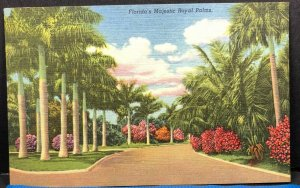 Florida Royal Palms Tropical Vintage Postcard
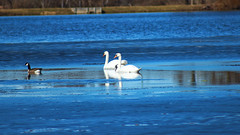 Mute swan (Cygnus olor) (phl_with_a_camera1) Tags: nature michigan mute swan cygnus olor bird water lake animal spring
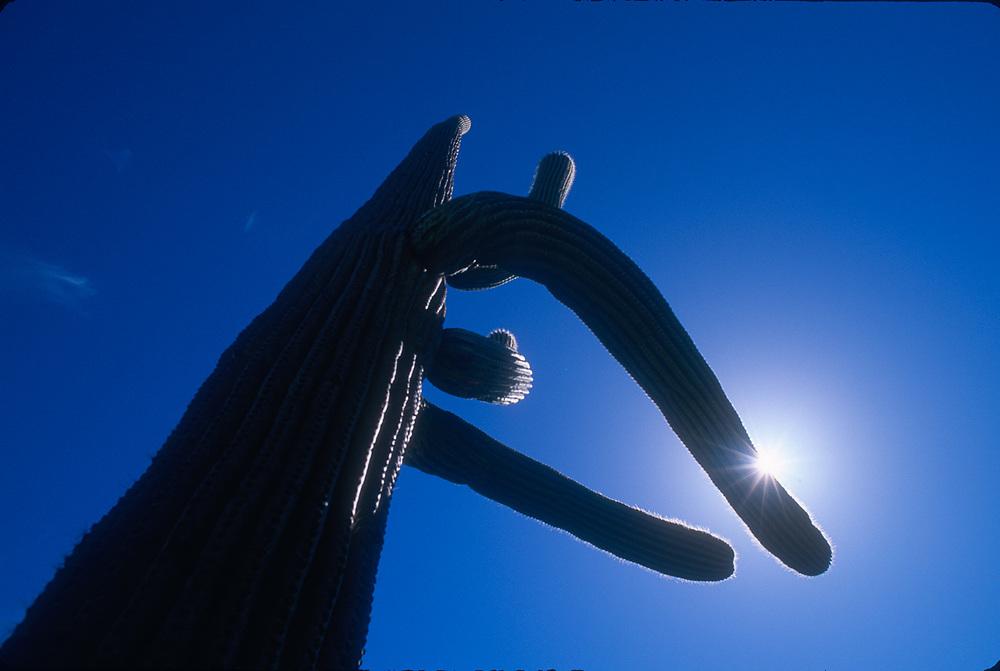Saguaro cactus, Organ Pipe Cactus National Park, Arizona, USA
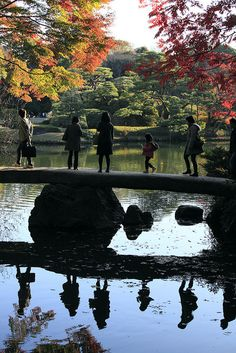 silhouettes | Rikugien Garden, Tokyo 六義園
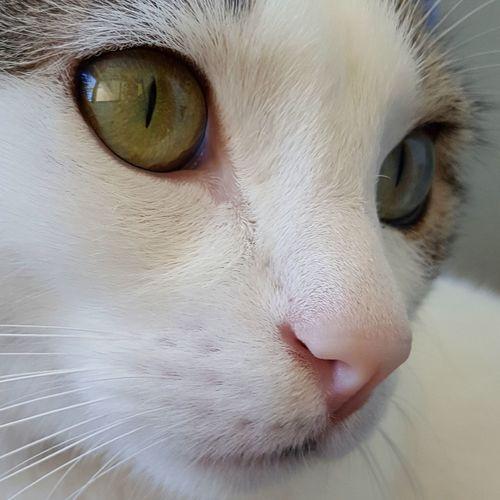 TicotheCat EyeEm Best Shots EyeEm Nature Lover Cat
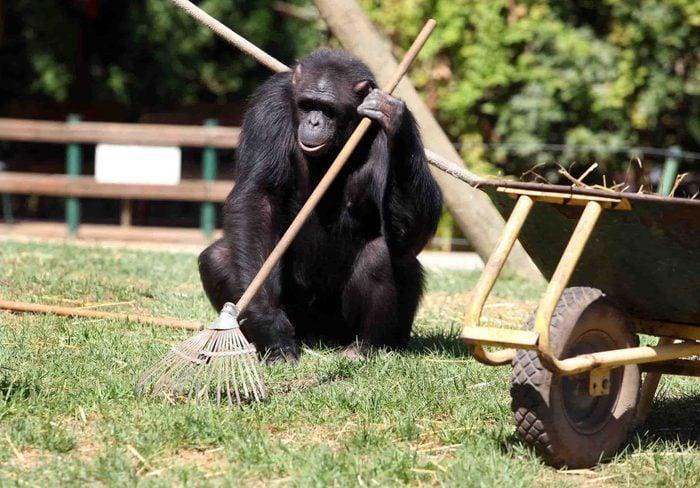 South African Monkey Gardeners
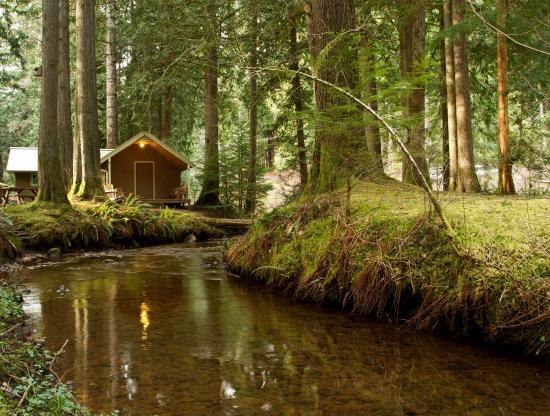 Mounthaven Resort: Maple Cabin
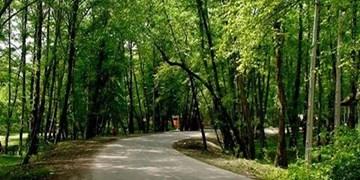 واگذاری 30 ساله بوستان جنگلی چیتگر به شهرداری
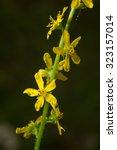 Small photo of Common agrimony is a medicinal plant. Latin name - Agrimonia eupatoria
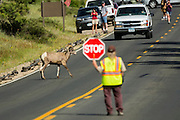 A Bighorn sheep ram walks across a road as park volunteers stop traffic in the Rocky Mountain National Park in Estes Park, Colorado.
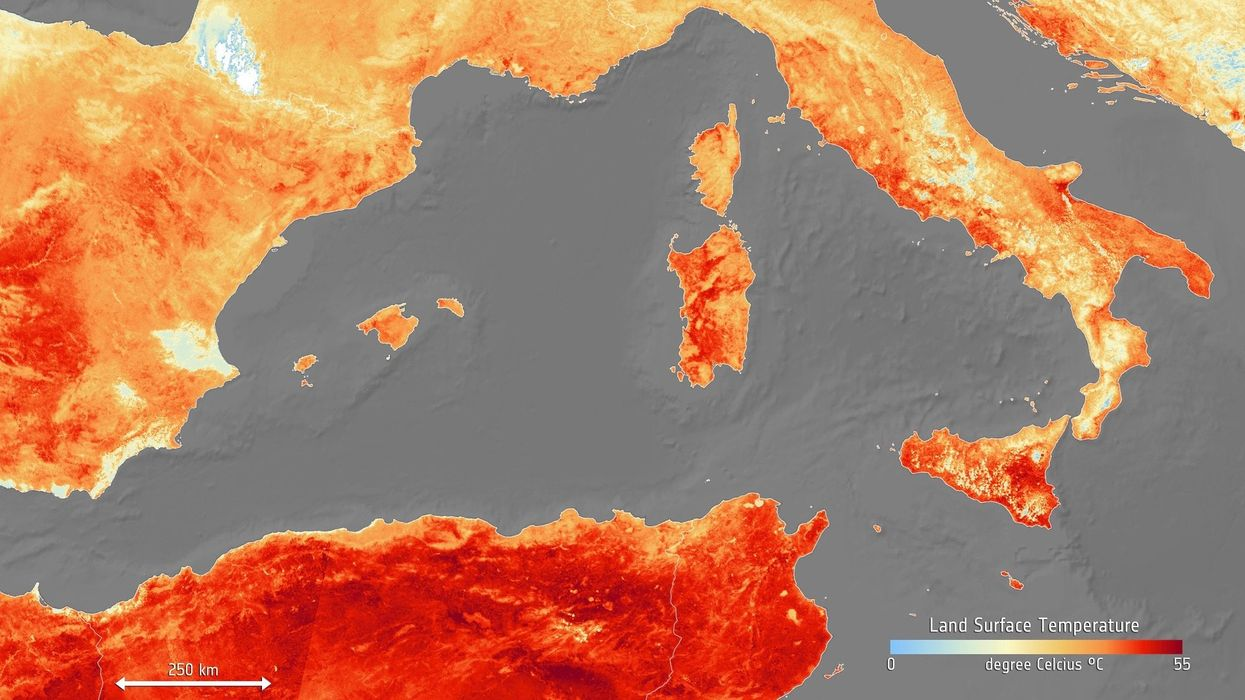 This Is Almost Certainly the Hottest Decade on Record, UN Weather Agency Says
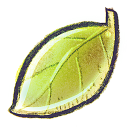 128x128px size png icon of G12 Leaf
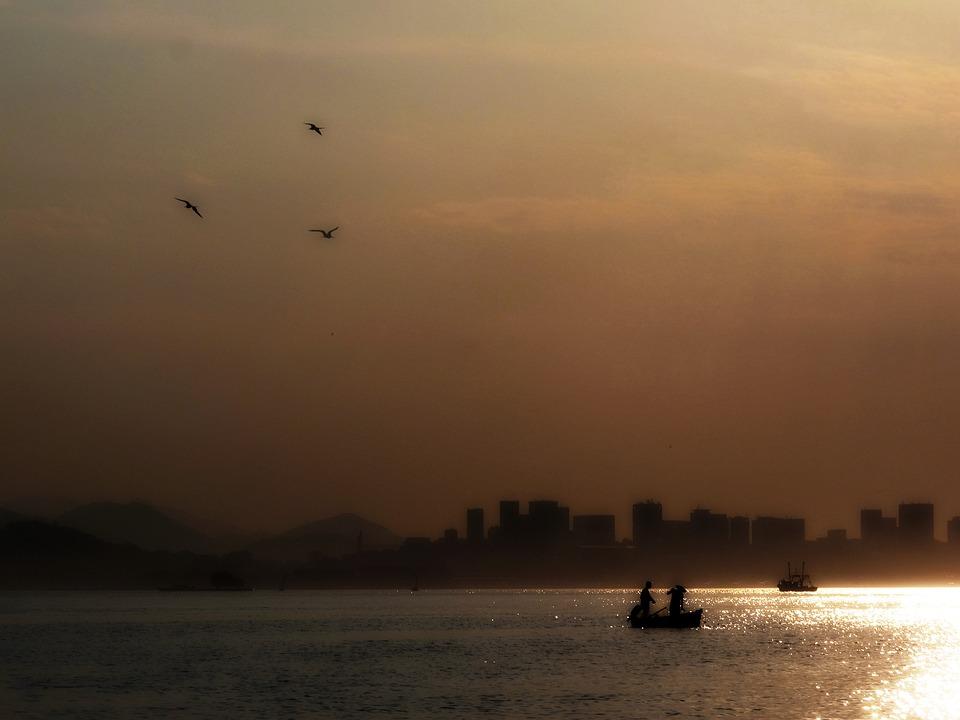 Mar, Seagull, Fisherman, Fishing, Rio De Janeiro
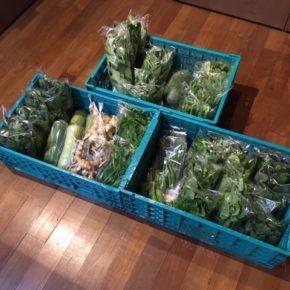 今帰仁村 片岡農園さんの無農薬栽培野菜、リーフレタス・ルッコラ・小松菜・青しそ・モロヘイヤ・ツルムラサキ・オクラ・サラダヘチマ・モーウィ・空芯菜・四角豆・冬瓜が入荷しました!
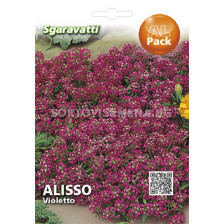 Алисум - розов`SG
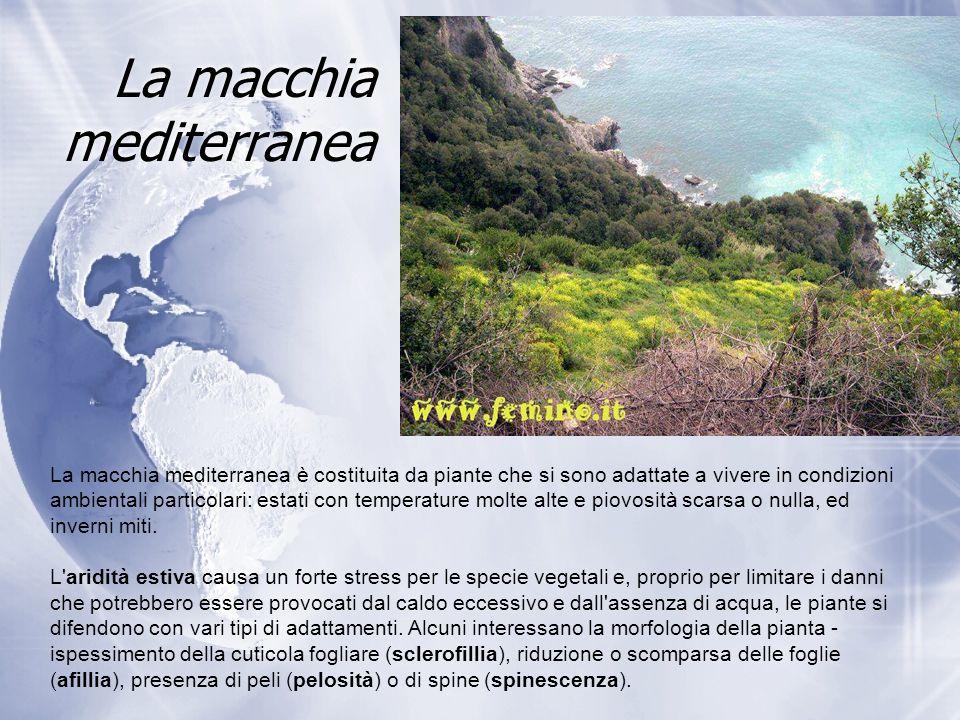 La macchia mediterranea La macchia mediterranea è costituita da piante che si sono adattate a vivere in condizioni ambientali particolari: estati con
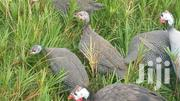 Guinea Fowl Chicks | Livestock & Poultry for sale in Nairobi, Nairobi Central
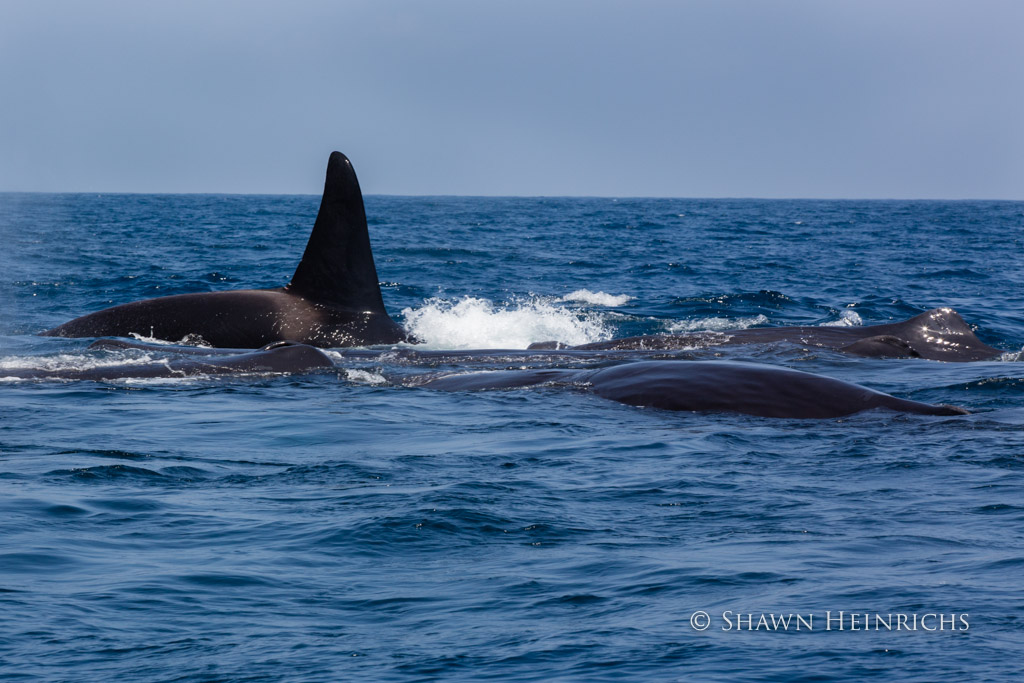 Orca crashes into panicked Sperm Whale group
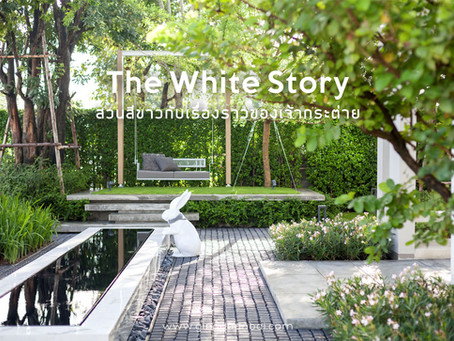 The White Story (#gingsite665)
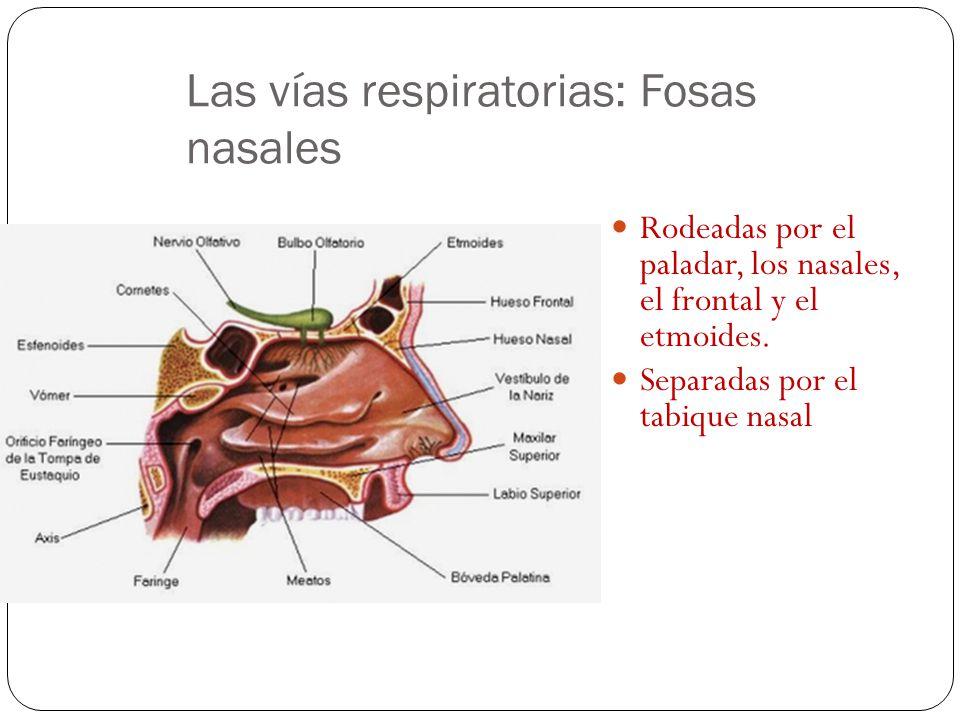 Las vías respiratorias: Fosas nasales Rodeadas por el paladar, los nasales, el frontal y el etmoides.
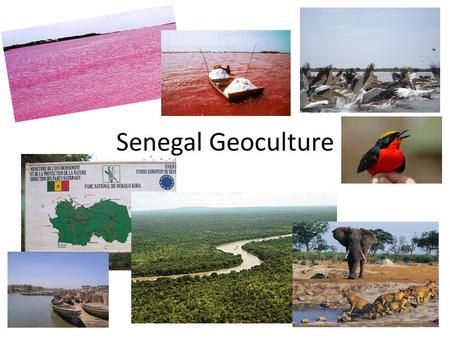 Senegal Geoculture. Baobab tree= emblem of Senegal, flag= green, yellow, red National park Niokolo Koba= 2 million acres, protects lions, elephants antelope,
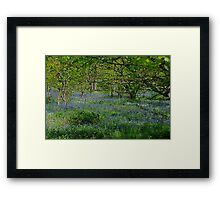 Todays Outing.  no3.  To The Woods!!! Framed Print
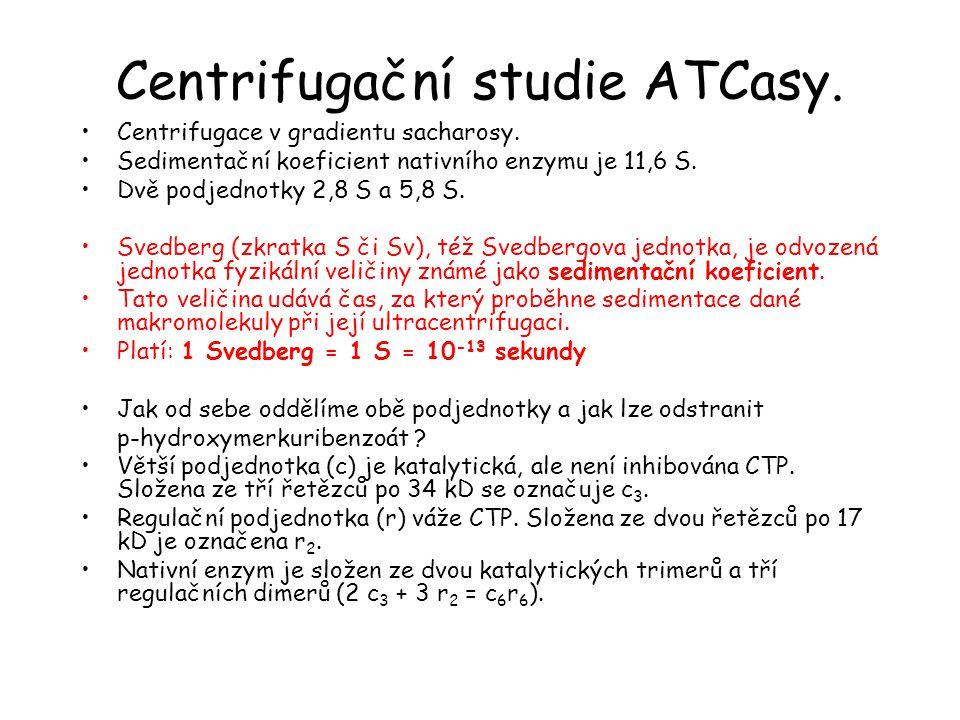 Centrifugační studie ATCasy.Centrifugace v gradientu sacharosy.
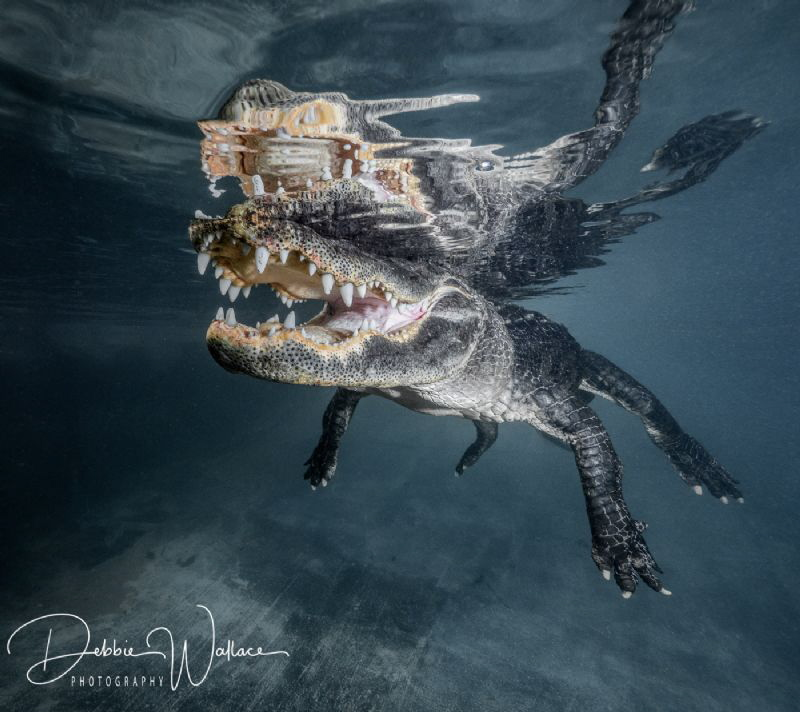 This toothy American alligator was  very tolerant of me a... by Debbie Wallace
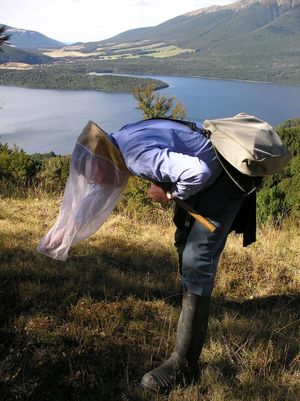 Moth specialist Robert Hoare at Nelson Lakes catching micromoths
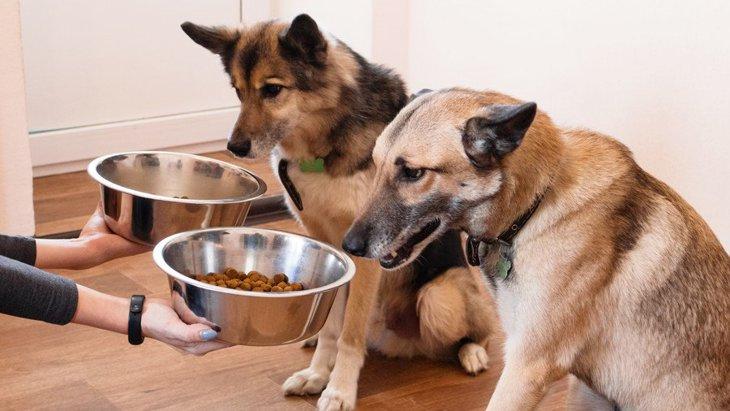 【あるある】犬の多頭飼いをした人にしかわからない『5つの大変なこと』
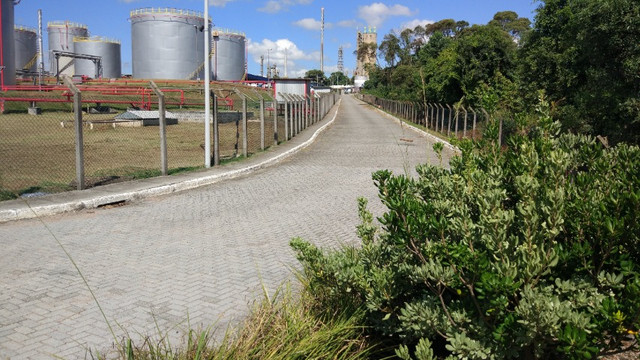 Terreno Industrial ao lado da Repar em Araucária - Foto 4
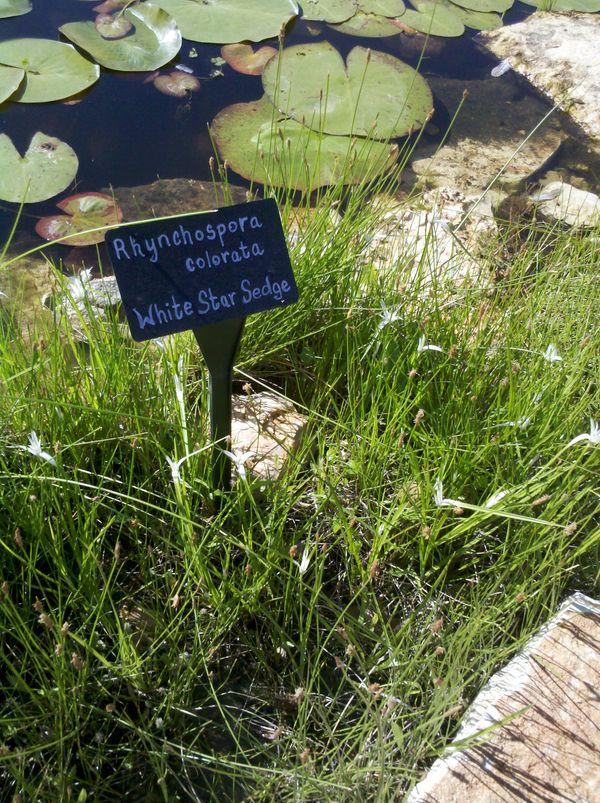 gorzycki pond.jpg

§ §

WORK REQUEST
When you transcribe the lines above, keep every word exact but leave the pictures behind.

OUTPUT FOR THIS TASK
 Florida Royal Palms Tropical Vintage Postcard
 Mute swan (Cygnus olor) (phl_with_a_camera1) Tags: nature michigan mute swan cygnus olor bird water lake animal spring
Saguaro cactus, Organ Pipe Cactus National Park, Arizona, USA
 silhouettes | Rikugien Garden, Tokyo 六義園
 TicotheCat EyeEm Best Shots EyeEm Nature Lover Cat
 South African Monkey Gardeners
 Mounthaven Resort: Maple Cabin
 واگذاری 30 ساله بوستان جنگلی چیتگر به شهرداری
 Small photo of Common agrimony is a medicinal plant. Latin name - Agrimonia eupatoria
 A Bighorn sheep ram walks across a road as park volunteers stop traffic in the Rocky Mountain National Park in Estes Park, Colorado.
 This Is Almost Certainly the Hottest Decade on Record, UN Weather Agency Says
 128x128px size png icon of G12 Leaf
 Mar, Seagull, Fisherman, Fishing, Rio De Janeiro
 今帰仁村 片岡農園さんの無農薬栽培野菜、リーフレタス・ルッコラ・小松菜・青しそ・モロヘイヤ・ツルムラサキ・オクラ・サラダヘチマ・モーウィ・空芯菜・四角豆・冬瓜が入荷しました!
 Алисум - розов`SG
 La macchia mediterranea La macchia mediterranea è costituita da piante che si sono adattate a vivere in condizioni ambientali particolari: estati con
 Guinea Fowl Chicks | Livestock & Poultry for sale in Nairobi, Nairobi Central
 Orca crashes into panicked Sperm Whale group
 The White Story (#gingsite665)
 Las vías respiratorias: Fosas nasales Rodeadas por el paladar, los nasales, el frontal y el etmoides.
 Senegal Geoculture. Baobab tree= emblem of Senegal, flag= green, yellow, red National park Niokolo Koba= 2 million acres, protects lions, elephants antelope,
 Todays Outing.  no3.  To The Woods!!! Framed Print
 Centrifugační studie ATCasy.Centrifugace v gradientu sacharosy.
 This toothy American alligator was  very tolerant of me a... by Debbie Wallace
 Moth specialist Robert Hoare at Nelson Lakes catching micromoths
 【あるある】犬の多頭飼いをした人にしかわからない『5つの大変なこと』
 Terreno Industrial ao lado da Repar em Araucária - Foto 4
 gorzycki pond.jpg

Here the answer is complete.